TASK DESCRIPTION
In the data, extract each line that holds the string "count".

*** Opening SOURCE INFORMATION ***

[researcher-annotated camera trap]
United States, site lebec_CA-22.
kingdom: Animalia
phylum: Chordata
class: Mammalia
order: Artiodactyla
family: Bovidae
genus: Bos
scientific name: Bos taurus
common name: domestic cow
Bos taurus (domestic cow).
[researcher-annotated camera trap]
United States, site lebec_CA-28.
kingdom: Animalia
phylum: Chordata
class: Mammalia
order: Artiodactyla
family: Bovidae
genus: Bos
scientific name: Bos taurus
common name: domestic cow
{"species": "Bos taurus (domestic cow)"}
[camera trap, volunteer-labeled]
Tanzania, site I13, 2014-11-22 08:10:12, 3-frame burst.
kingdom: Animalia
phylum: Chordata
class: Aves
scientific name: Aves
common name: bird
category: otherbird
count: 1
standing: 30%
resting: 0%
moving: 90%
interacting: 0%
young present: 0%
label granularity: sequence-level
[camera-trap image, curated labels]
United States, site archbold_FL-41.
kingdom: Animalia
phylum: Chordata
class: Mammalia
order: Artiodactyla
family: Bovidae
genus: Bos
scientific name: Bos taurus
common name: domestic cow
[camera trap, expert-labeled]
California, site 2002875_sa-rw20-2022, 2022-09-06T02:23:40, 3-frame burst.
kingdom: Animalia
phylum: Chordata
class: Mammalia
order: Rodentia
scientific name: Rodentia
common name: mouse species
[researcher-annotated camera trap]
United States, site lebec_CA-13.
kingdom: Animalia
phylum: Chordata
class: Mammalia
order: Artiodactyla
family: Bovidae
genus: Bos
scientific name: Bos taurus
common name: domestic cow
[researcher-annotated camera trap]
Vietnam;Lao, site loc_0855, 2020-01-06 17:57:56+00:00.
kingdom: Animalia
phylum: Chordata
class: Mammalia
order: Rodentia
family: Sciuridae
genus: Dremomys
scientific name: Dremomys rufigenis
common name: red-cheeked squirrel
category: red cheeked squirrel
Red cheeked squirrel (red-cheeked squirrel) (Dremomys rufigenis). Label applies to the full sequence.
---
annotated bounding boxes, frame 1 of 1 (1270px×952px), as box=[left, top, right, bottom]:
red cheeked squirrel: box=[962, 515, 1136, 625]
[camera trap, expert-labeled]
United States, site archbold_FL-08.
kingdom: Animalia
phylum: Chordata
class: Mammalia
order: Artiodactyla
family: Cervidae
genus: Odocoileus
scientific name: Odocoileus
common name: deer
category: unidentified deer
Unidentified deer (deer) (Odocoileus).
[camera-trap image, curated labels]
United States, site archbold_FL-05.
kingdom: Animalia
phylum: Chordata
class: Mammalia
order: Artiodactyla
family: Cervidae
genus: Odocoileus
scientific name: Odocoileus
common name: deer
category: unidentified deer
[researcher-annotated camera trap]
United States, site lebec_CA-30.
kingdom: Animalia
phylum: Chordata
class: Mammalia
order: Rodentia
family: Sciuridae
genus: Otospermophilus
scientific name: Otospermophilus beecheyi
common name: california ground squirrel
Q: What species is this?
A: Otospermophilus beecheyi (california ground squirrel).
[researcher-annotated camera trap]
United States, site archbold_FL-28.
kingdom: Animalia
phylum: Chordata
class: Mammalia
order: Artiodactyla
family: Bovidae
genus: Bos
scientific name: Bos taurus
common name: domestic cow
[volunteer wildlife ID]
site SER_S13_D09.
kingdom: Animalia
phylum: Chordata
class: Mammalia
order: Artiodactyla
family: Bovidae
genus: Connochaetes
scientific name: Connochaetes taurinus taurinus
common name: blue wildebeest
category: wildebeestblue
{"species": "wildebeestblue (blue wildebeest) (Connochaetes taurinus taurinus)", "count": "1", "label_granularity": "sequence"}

*** Closing SOURCE INFORMATION ***

PROBLEM SOLUTION
count: 1
{"species": "wildebeestblue (blue wildebeest) (Connochaetes taurinus taurinus)", "count": "1", "label_granularity": "sequence"}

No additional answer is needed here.